Breeders Getting Creative Around COVID-19

Thankfully, technology makes it possible for breeders to interact with and interview potential puppy buyers without ever being face-to-face. Beasley has a video camera on her puppies 24/7 that she can take videos from or invite guests to view. As for paperwork and registrations, many can be achieved online, and even payment may be made online via PayPal, Venmo, or other programs.

“As far as vetting buyers, I plan to use all the technology tools available to me, like Facetime and teleconferencing,” Beasley said. “That way, I can see them and talk to them, and see their body language. If someone wants to see where the puppies were raised, we can do a virtual tour of my house. If someone wants to meet my puppies ahead of time, I don’t want people coming into my house. So we plan to find a local park and set up a couple of ex-pens with canvas covering the ground. We can bring a pop-up tent and a baby pool if the day is warm. The people can be on one side of the pen and us on the other, so we are not close.”

Early socialization is a tougher puzzle to solve as having visitors to your home and taking puppies on field trips (once they have vaccines) is risky these days.

“Even seeing another person is a good experience for a puppy so they can be socialized that way,” Beasley said. “We live near a park, so we plan to carry them or put them in a stroller and roll them around the park. We can stop and point out novel people to them, plus strollers and other things that they don’t see at home. You can also take them to dog-friendly businesses that are still open and carry them through the stores, maintaining distance from shoppers.”

Dressing up in different hats, wigs, and costumes is another way to bring “new” people into your puppies’ lives without bringing in strangers, she said.

Even when this crisis ends and the world returns to normalcy, these practices may continue for breeders, Skou said.

“This might be our new norm. Perhaps we do not want strangers in our homes any longer, and this is how we practice good safety and health precautions for our canines and families.”

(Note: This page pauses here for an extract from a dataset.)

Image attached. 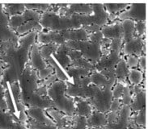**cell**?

Suggested Social Distancing for Breeders

  • Make appointments to see a puppy, and limit the number of puppies shown.
  • Explain that the buyers’ health and safety are as important as the health and well-being of your family, dogs, and puppies.
  • Discuss what the customer should expect during the visit.
  • Ask the client if they or anyone in their family has had a cold, flu or allergy symptoms or been exposed to, contacted, or overcame COVID- 19.
  • Inquire if anyone has recently traveled by air or left the country, or if anyone works in the medical field.
  • Ask that young, older, and compromised persons do not come to the appointment. Limit the number of visitors to two at a time.
  • Limit contact with the customers. Do not shake hands and disinfect all touchpoints.
  • Wash hands often with warm water and soap. Use plenty of hand sanitizer, if available, as well as keeping the proper social distance of at least 6 feet.
  • Consider doing all transactions outside. Do not restrict yourself to small confined spaces.
  • Ask puppy buyers to remove shoes or do a shoe bath. Ask them to put on rubber gloves to reduce touch points – if you can obtain gloves.
  • Do not hand the puppy to the customer. This will put you too close to the customer. Set the puppy on the ground or floor and step away.
  • Discourage face-to-face contact with the puppies.
  • If you do paperwork with your customers, give them a pen which they can keep.
  • Keep the time spent with customers to an absolute minimum.
  • If the customer does not take the puppy, immediately bathe the puppy or clean with canine disinfecting wipes.
  • Consider printing and posting a physical copy of these guidelines in and around your home and/or kennel.